Exercise brief: Write out again, please, the records below from the first line to the line holding "site MAD_S3_D07, 3-frame burst.", inclusive, and nothing else.

Records from a collection:
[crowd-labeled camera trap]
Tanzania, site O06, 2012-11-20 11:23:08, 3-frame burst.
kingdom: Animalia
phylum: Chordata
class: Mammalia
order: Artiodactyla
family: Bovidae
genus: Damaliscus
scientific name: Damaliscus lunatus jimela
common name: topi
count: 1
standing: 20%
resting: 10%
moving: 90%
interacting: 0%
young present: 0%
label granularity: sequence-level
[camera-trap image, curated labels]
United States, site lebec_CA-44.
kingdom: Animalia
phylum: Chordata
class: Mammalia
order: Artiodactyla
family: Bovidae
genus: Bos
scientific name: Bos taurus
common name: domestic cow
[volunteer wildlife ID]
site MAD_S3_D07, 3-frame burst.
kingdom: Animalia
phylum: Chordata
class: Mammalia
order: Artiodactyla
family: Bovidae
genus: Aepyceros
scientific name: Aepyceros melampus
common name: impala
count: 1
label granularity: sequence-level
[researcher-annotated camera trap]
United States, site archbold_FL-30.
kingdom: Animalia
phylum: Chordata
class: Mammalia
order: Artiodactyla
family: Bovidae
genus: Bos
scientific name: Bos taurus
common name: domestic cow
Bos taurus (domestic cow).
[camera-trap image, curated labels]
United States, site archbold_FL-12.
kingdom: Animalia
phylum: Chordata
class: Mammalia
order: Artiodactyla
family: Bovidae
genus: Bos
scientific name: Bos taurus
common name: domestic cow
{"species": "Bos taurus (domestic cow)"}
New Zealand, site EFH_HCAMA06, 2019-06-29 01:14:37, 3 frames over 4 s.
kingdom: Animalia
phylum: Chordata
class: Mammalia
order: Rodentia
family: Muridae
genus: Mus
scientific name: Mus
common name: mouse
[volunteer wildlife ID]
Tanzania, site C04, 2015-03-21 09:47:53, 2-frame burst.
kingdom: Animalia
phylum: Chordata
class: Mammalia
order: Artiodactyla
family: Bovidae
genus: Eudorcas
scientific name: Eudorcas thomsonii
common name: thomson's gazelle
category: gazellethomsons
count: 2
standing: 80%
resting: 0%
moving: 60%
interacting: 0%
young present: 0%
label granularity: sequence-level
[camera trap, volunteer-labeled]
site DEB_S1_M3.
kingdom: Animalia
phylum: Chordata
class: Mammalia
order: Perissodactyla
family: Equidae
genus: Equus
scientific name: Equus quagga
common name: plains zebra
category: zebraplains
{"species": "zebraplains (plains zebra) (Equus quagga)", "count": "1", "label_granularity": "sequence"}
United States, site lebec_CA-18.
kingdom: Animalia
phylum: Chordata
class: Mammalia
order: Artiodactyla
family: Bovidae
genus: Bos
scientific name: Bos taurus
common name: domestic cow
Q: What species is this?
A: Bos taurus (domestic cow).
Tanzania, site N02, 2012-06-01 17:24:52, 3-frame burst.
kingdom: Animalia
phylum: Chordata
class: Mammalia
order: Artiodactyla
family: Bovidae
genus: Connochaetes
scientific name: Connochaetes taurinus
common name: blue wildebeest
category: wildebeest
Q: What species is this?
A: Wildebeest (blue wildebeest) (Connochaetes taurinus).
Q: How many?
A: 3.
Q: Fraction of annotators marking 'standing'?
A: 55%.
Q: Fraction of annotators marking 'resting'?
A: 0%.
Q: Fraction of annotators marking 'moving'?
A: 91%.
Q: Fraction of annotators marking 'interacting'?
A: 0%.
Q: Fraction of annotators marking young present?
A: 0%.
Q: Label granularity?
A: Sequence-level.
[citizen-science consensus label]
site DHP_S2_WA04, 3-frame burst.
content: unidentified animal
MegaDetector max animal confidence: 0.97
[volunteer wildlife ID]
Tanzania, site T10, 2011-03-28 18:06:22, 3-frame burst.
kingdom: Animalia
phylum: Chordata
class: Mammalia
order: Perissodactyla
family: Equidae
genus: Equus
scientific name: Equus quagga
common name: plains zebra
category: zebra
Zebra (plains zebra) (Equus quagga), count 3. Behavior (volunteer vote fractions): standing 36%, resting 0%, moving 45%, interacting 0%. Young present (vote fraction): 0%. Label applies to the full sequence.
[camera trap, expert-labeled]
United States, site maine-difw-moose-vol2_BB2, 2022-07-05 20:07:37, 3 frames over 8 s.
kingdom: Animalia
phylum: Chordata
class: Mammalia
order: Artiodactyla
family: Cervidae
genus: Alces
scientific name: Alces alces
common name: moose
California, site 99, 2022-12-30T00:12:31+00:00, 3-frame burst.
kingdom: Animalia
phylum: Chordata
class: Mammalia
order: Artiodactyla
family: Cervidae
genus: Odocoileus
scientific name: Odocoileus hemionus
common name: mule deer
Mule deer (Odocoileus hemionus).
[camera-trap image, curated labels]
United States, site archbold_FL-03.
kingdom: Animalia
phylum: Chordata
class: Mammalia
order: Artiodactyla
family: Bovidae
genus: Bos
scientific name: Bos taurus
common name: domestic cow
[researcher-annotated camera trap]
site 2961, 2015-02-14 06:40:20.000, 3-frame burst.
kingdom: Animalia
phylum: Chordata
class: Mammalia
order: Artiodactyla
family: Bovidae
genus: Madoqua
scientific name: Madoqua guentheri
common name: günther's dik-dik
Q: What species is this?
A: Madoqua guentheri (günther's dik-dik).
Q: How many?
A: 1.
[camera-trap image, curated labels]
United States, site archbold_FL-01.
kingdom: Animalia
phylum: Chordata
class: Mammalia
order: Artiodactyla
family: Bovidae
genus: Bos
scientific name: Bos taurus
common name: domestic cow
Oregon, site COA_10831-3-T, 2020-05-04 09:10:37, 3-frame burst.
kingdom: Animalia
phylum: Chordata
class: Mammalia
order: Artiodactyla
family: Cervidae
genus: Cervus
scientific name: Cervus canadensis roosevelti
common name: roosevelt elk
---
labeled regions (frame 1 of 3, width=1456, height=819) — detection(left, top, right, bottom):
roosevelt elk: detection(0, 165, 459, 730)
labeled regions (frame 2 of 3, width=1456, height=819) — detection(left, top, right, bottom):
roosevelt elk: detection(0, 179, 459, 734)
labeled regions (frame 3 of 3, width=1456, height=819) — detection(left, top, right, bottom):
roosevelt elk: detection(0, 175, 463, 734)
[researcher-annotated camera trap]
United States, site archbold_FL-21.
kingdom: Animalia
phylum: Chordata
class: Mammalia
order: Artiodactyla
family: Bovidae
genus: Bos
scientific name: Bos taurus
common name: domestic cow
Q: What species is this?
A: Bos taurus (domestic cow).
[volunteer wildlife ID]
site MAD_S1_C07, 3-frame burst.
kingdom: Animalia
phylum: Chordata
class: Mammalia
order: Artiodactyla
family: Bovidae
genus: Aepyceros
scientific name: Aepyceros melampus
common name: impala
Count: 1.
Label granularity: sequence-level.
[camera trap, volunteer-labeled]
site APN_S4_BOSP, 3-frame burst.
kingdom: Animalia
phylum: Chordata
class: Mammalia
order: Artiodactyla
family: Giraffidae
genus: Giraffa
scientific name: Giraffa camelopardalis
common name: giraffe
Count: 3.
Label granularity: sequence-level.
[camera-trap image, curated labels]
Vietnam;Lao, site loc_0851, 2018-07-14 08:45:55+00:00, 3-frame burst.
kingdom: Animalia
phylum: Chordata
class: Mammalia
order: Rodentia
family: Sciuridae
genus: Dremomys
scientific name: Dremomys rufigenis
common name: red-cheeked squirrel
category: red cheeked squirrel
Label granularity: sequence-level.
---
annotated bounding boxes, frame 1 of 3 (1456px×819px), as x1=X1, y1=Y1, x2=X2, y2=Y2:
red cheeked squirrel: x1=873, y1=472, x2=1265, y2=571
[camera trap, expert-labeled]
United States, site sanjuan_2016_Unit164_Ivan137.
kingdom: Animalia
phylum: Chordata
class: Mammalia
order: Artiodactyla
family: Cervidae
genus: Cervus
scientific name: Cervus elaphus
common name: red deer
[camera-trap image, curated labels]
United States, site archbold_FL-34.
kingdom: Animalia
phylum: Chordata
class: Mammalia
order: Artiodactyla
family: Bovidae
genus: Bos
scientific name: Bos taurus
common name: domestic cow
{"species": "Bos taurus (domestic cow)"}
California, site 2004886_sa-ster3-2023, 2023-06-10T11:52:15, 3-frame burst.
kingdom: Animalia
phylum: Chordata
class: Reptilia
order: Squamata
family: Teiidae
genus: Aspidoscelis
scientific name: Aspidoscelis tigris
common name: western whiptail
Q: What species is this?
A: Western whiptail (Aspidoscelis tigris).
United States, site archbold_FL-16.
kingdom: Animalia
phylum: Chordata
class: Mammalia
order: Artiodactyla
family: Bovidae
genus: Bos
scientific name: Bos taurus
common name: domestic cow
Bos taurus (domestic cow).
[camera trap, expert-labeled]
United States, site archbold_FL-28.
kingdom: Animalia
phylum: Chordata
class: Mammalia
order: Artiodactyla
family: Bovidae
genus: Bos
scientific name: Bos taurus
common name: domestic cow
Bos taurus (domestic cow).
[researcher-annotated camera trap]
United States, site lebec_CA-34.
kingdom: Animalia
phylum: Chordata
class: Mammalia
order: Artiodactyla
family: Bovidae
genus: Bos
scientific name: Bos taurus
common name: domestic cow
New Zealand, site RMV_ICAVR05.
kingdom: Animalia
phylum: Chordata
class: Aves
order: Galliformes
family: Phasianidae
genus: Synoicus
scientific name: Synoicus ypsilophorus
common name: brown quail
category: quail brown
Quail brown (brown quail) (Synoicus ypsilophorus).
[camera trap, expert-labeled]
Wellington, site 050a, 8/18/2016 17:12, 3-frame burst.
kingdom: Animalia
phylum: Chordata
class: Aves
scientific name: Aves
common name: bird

Solution to the problem:
[crowd-labeled camera trap]
Tanzania, site O06, 2012-11-20 11:23:08, 3-frame burst.
kingdom: Animalia
phylum: Chordata
class: Mammalia
order: Artiodactyla
family: Bovidae
genus: Damaliscus
scientific name: Damaliscus lunatus jimela
common name: topi
count: 1
standing: 20%
resting: 10%
moving: 90%
interacting: 0%
young present: 0%
label granularity: sequence-level
[camera-trap image, curated labels]
United States, site lebec_CA-44.
kingdom: Animalia
phylum: Chordata
class: Mammalia
order: Artiodactyla
family: Bovidae
genus: Bos
scientific name: Bos taurus
common name: domestic cow
[volunteer wildlife ID]
site MAD_S3_D07, 3-frame burst.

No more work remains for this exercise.